Were these extraordinary measures worth it? Probably too early to say. But we have made progress in testing, treatment and capacity, which should help us absorb future waves much better than the first wave of Covid-19. This progress suggests that future, ‘adaptive lockdowns’ will very probably not need to be nearly as severe as the first effort.

Lockdown stringency has diverged across countries. The more stringent the lockdowns, the steeper the decline in activity over the course of Q1 – confirming the nature of the downturn as a great compression. As the lockdowns are released, some, but not all, of this effect is likely to reverse.

Scientific understanding and the containment of Covid-19 seems to have progressed enough for lockdown relaxation despite clear and present risks and incomplete information. Implications and uncertainties rising from variations in testing rates and results may weigh on the speed and extent of the recovery as lockdowns are relaxed.

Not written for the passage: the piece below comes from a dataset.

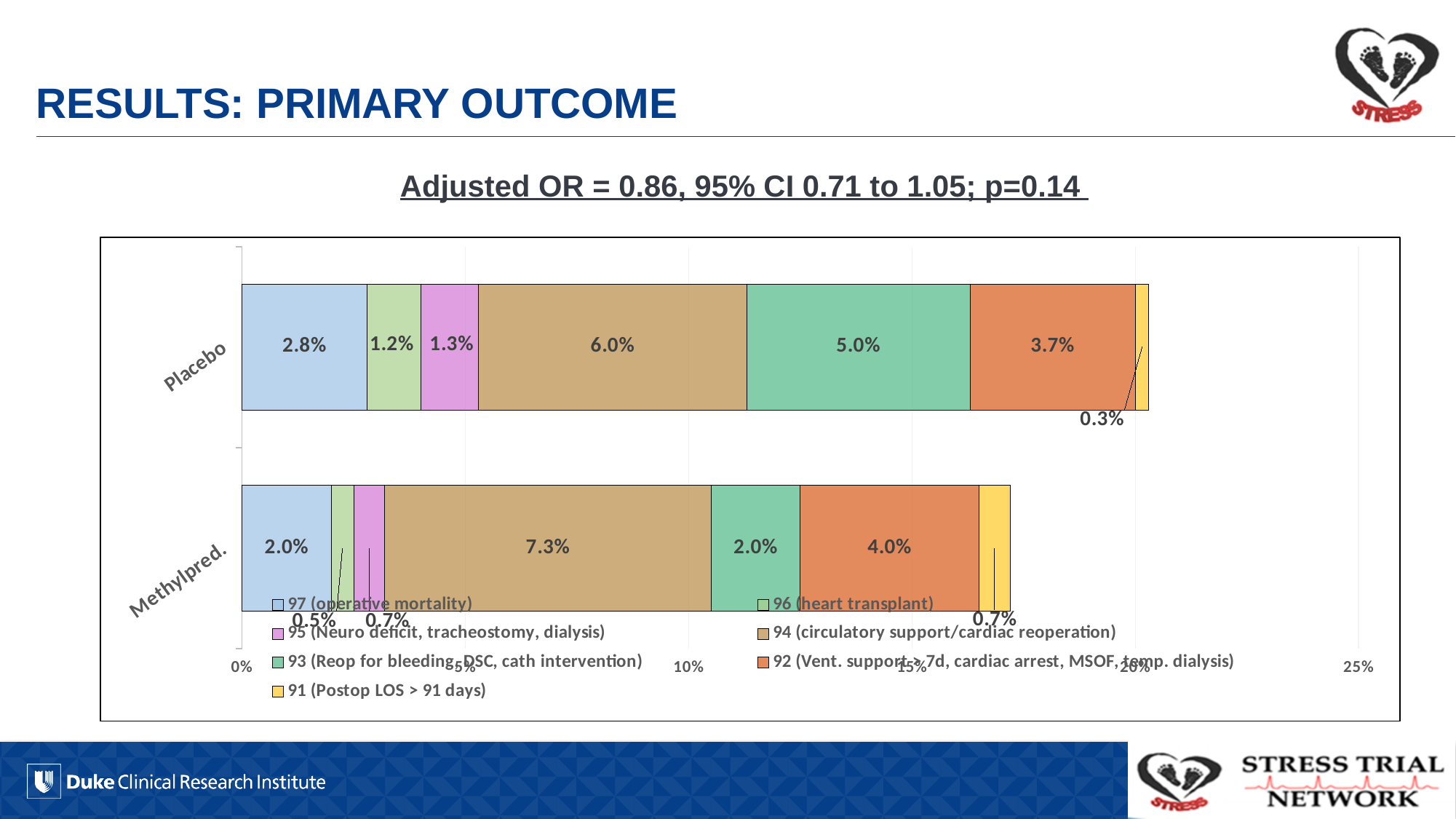
What is the total of the Placebo stacked bar? 20.3% How many series does the chart legend list? 7 How many treatment groups (bars) are plotted in the chart? 2 What is the value of the 94 (circulatory support/cardiac reoperation) segment for Methylpred.? 7.3% Which segment is the largest in the Placebo bar? 94 (circulatory support/cardiac reoperation) What kind of chart is shown on the slide? Stacked bar chart What is the difference between the 92 (Vent. support > 7d, cardiac arrest, MSOF, temp. dialysis) values for Methylpred. and Placebo? 0.3% Which group has the larger 93 (Reop for bleeding, DSC, cath intervention) value, Placebo or Methylpred.? Placebo Which segment is the smallest in the Placebo bar? 91 (Postop LOS > 91 days) What is the value of the 97 (operative mortality) segment for Placebo? 2.8% What is the value of the 93 (Reop for bleeding, DSC, cath intervention) segment for Placebo? 5.0% What is the value of the 91 (Postop LOS > 91 days) segment for Methylpred.? 0.7%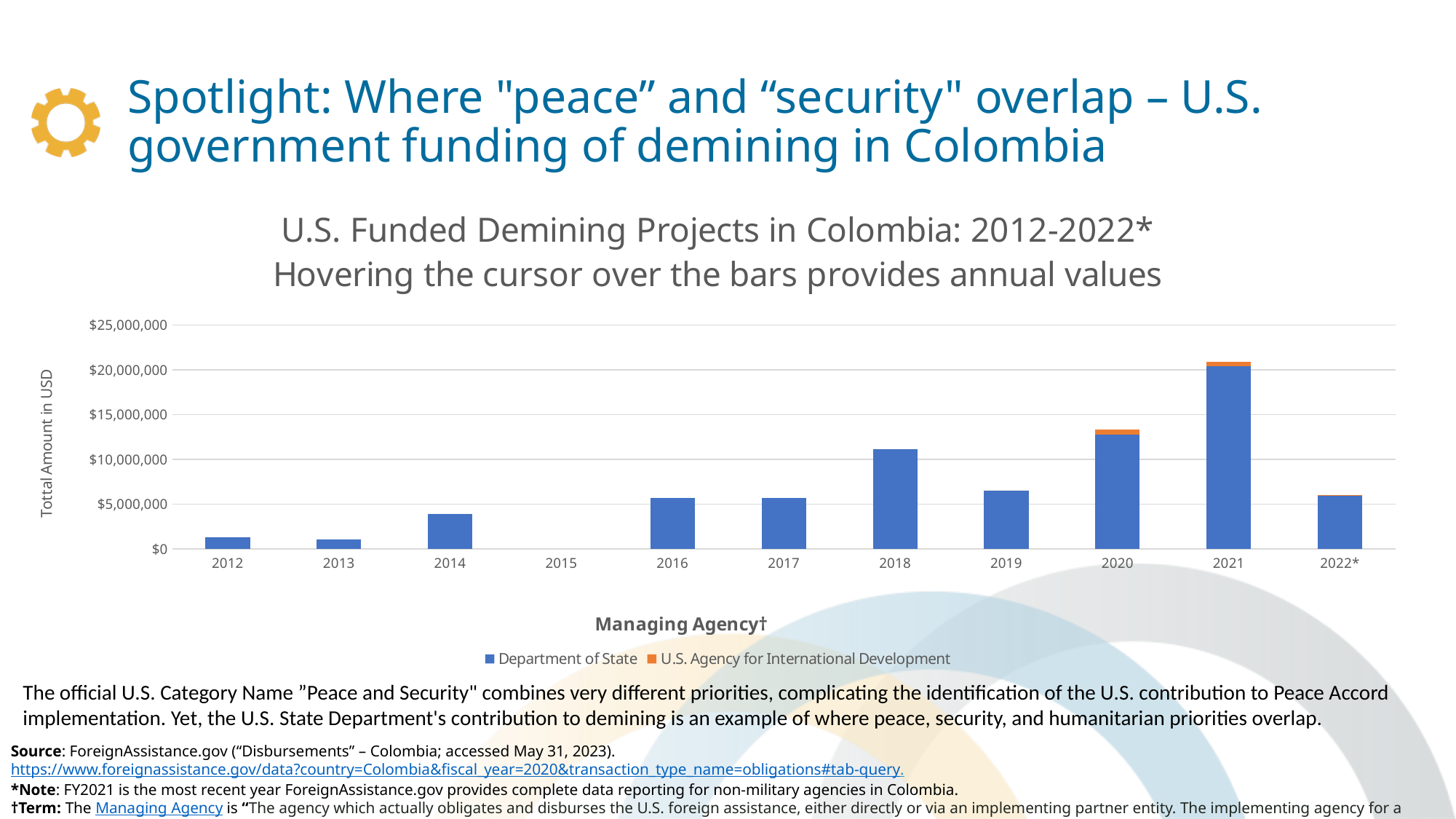
Is the value for 2014 greater or less than $5,000,000? less How many series does the legend list? 2 Which year has the larger total, 2020 or 2021? 2021 Is the total for 2021 greater or less than $15,000,000? greater How many years are shown on the x axis? 11 Is the value for 2019 greater or less than $5,000,000? greater Which year has the highest total funding? 2021 Which year shows no funding bar at all? 2015 What kind of chart is shown on the slide? Stacked bar chart Which two managing agencies are listed in the legend? Department of State; U.S. Agency for International Development Which year has the larger total, 2018 or 2019? 2018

Looking forward, then, based on our central expectation of gradual, partial, sectoral and regional reopening with downside risks of moderate secondary waves, we would expect the path of GDP to look like what we call a ‘square-root’ recovery – a sharp downturn, almost freefall in activity, stabilised by fiscal and monetary support and the need to sustain basic needs; a limited release in pent-up demand; and a levelling off given the constraints to complete or synchronised reopening.

While the widely shared public health policy of lockdowns caused a rapid, deliberate and largely synchronised compression in economic activity starting in Q1 into Q2, the reopening will not be like flipping a switch back “on” – it will be gradual and uneven, taking time to gain traction (all the more so if there are differentiated second waves).

We expect continued differentiated performance across economies and asset classes during the recovery.